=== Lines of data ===
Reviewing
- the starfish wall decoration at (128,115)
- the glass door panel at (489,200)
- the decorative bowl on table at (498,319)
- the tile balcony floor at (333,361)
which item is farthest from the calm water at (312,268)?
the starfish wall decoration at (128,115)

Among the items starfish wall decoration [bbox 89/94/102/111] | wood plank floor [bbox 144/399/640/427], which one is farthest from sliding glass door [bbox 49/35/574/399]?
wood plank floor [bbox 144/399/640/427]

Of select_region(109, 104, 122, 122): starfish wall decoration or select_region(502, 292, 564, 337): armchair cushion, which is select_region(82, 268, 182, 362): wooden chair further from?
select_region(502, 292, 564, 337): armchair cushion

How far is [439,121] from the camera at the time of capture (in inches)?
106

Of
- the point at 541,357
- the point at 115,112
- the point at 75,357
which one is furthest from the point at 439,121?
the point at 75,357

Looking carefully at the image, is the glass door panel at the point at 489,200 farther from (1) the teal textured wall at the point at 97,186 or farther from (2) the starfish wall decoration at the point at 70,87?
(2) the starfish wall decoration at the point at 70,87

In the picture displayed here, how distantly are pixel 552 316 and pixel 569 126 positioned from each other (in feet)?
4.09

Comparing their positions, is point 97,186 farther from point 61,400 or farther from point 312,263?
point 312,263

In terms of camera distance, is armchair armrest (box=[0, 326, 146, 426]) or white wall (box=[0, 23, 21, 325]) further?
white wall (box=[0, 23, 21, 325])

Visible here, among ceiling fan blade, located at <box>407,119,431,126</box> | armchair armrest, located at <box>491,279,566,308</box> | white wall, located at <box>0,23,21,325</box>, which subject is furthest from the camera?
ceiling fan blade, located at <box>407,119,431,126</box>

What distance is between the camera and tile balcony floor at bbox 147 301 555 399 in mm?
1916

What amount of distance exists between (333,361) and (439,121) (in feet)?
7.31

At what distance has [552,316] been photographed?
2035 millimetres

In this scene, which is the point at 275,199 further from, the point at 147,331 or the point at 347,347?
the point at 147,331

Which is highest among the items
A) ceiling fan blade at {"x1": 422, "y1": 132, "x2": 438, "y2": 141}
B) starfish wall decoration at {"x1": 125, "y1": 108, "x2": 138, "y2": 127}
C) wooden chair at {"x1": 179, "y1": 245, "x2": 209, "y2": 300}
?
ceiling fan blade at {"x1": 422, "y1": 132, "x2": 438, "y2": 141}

=== Given request ===
Recopy all the lines exactly as they appear.

=== Solution for this problem ===
Reviewing
- the starfish wall decoration at (128,115)
- the glass door panel at (489,200)
- the decorative bowl on table at (498,319)
- the tile balcony floor at (333,361)
which item is farthest from the calm water at (312,268)?
the starfish wall decoration at (128,115)

Among the items starfish wall decoration [bbox 89/94/102/111] | wood plank floor [bbox 144/399/640/427], which one is farthest from sliding glass door [bbox 49/35/574/399]?
wood plank floor [bbox 144/399/640/427]

Of select_region(109, 104, 122, 122): starfish wall decoration or select_region(502, 292, 564, 337): armchair cushion, which is select_region(82, 268, 182, 362): wooden chair further from?
select_region(502, 292, 564, 337): armchair cushion

How far is [439,121] from the camera at the time of capture (in inches)?
106

Of
- the point at 541,357
- the point at 115,112
- the point at 75,357
which one is furthest from the point at 439,121?
the point at 75,357

Looking carefully at the image, is the glass door panel at the point at 489,200 farther from (1) the teal textured wall at the point at 97,186 or farther from (2) the starfish wall decoration at the point at 70,87?
(2) the starfish wall decoration at the point at 70,87

In the picture displayed here, how distantly are pixel 552 316 and pixel 569 126 positioned from each other (in feet)?
4.09

Comparing their positions, is point 97,186 farther from point 61,400 or farther from point 312,263?
point 312,263

In terms of camera distance, is armchair armrest (box=[0, 326, 146, 426]) or white wall (box=[0, 23, 21, 325]) further?
white wall (box=[0, 23, 21, 325])

Visible here, among ceiling fan blade, located at <box>407,119,431,126</box> | armchair armrest, located at <box>491,279,566,308</box> | white wall, located at <box>0,23,21,325</box>, which subject is furthest from the camera?
ceiling fan blade, located at <box>407,119,431,126</box>

What distance is between the camera and tile balcony floor at bbox 147 301 555 399 in mm?
1916

What amount of distance exists between (333,361) and (439,121) (in feet)?
7.31

At what distance has [552,316] been photographed?
2035 millimetres

In this scene, which is the point at 275,199 further from, the point at 147,331 or the point at 347,347?
the point at 147,331

Which is highest among the items
A) ceiling fan blade at {"x1": 422, "y1": 132, "x2": 438, "y2": 141}
B) starfish wall decoration at {"x1": 125, "y1": 108, "x2": 138, "y2": 127}
C) wooden chair at {"x1": 179, "y1": 245, "x2": 209, "y2": 300}
?
ceiling fan blade at {"x1": 422, "y1": 132, "x2": 438, "y2": 141}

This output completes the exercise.